Year ended December 31,
(in millions) 2012 2011 2010
OTTI on debt securities
Recorded as part of gross realized losses:
Credit-related OTTI $ 237 422 400
Intent-to-sell OTTI (1) 3 1 272
Total recorded as part of gross realized losses 240 423 672
Changes to OCI for increase (decrease) in non-credit-related OTTI (2):
U.S. states and political subdivisions 1 (1) (4)
Residential mortgage-backed securities (178) (171) (326)
Commercial mortgage-backed securities (88) 105 138
Corporate debt securities 1 2 (1)
Collateralized debt obligations (1) 4 54
Other debt securities 28 (13) (33)
Total changes to OCI for non-credit-related OTTI (237) (74) (172)
Total OTTI losses recorded on debt securities $ 3 349 500
(1) For the year ended December 31, 2010, amount includes $252 million related to securities with a fair value of $14.5 billion that were sold subsequent to
December 31, 2010.
(2) Represents amounts recorded to OCI on debt securities in periods where credit-related OTTI write-downs have occurred. Increases represent initial or subsequent non-
credit-related OTTI on debt securities. Decreases represent partial to full reversal of impairment due to recoveries in the fair value of securities due to factors other than
credit.
The following table presents a rollforward of the credit loss
component recognized in earnings for debt securities we still
own (referred to as “credit-impaired” debt securities).
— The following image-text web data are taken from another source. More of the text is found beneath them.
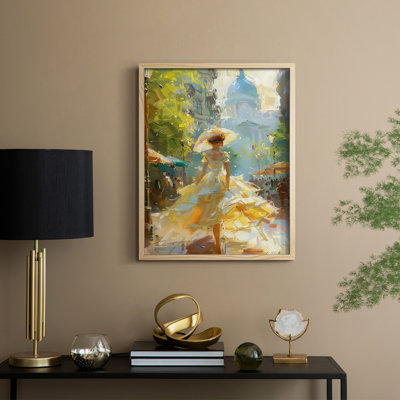 Reproduction encadrée «WOMEN Series DCCLxx III» - bois massif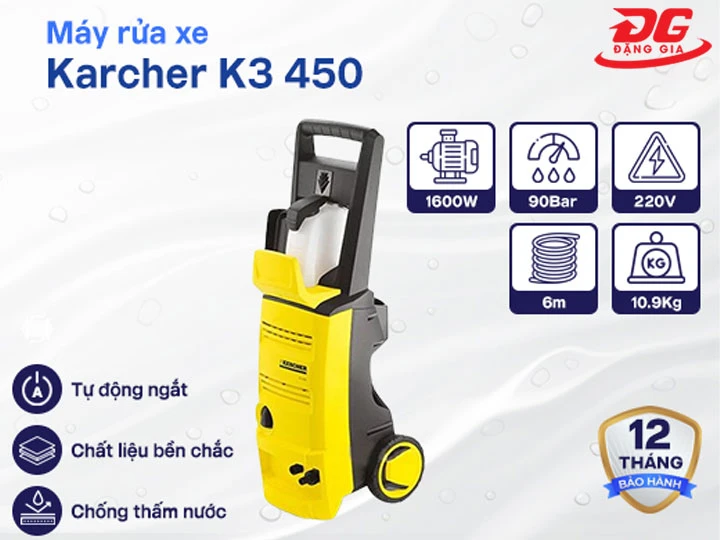 hình ảnh Máy rửa xe Karcher K3 450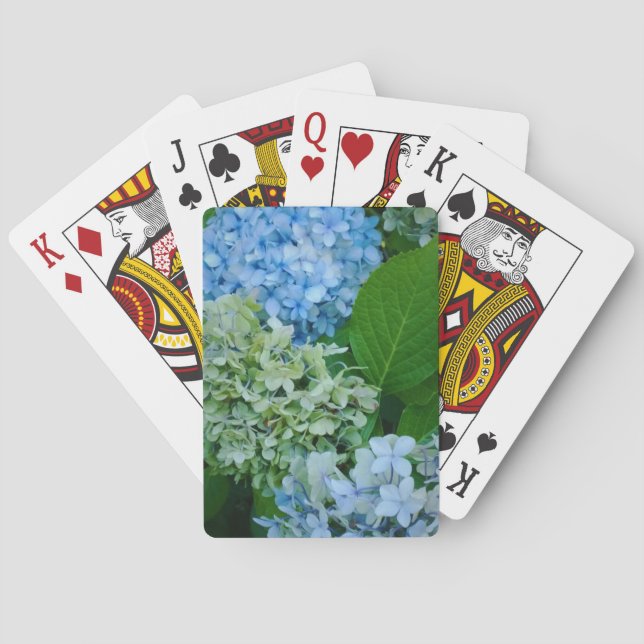Jeu De Cartes Fleurs d'Hydrangée (dos)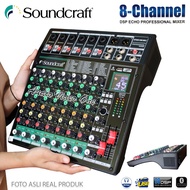 Mixer Soundcraft 8 Chanel EFX8/8 USB MKII Bluetooth Sonkref Audio Mixer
The credit
loss component of the amortized cost represents the difference
between the present value of expected future cash flows
discounted using the security’s current effective interest rate and
the amortized cost basis of the security prior to considering
credit losses. OTTI recognized in earnings for credit-impaired
debt securities is presented as additions and is classified into one
of two components based upon whether the current period is the
first time the debt security was credit-impaired (initial credit
impairment) or if the debt security was previously credit-
impaired (subsequent credit impairments). The credit loss
component is reduced if we sell, intend to sell or believe we will
be required to sell previously credit-impaired debt securities.
Additionally, the credit loss component is reduced if we receive
or expect to receive cash flows in excess of what we previously
expected to receive over the remaining life of the credit-impaired
debt security, the security matures or is fully written down.
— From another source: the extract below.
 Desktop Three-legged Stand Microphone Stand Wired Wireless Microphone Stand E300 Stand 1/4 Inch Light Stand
Changes in the credit loss component of credit-impaired debt
securities that were recognized in earnings and related to
securities that we do not intend to sell were:
Year ended December 31,
(in millions) 2012 2011 2010
Credit loss component, beginning of year $ 1,272 1,043 1,187
Additions:
Initial credit impairments 55 87 122
Subsequent credit impairments 182 335 278
Total additions 237 422 400
Reductions:
For securities sold (194) (160) (263)
For securities derecognized due to changes in consolidation status of variable interest entities - (2) (242)
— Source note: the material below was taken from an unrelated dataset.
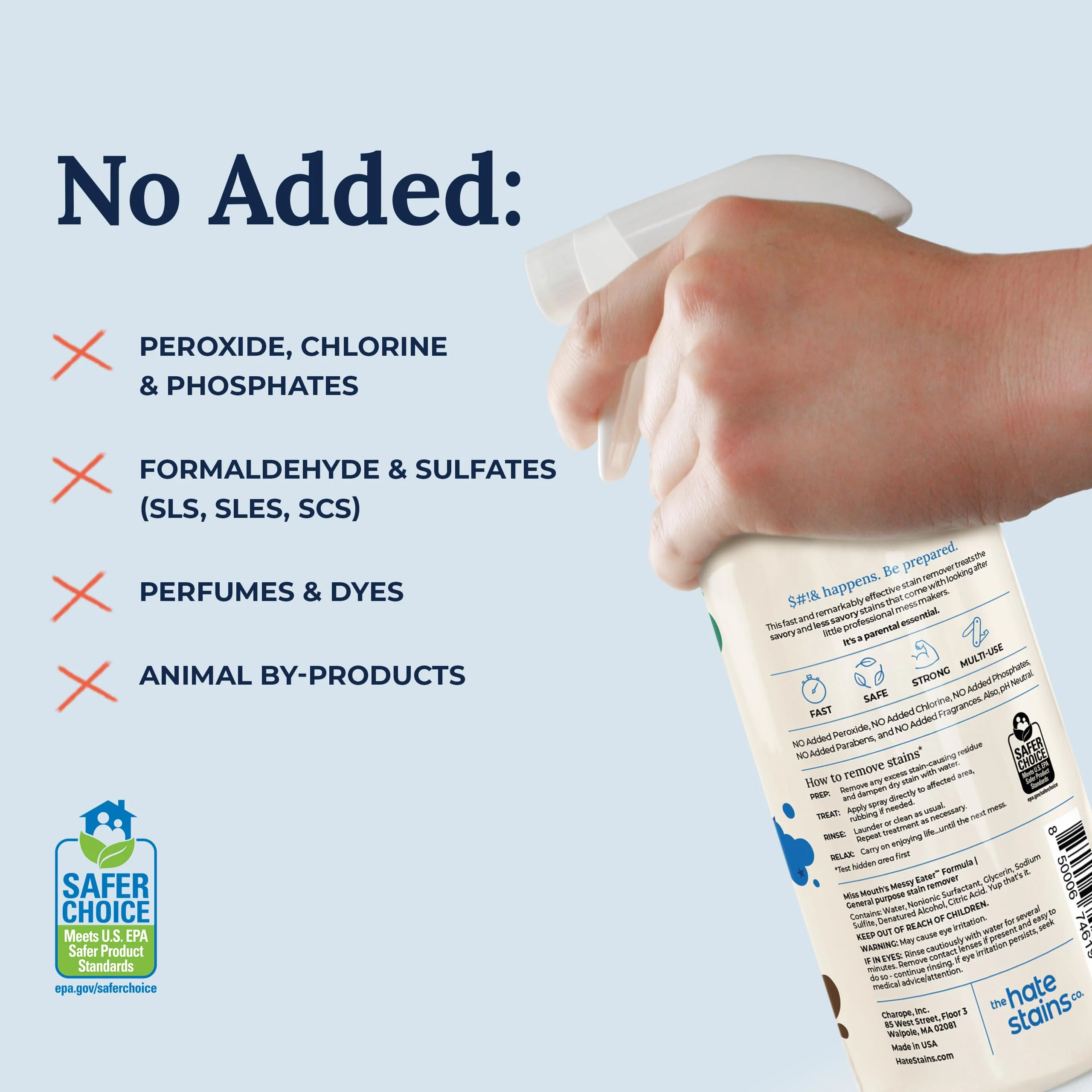 Hate Stains Co. Non-Toxic Stain Remover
Due to change in intent to sell or requirement to sell - - (2)
For recoveries of previous credit impairments (1) (26) (31) (37)
Total reductions (220) (193) (544)
Credit loss component, end of year $ 1,289 1,272 1,043
(1) Recoveries of previous credit impairments result from increases in expected cash flows subsequent to credit loss recognition. Such recoveries are reflected prospectively as
interest yield adjustments using the effective interest method.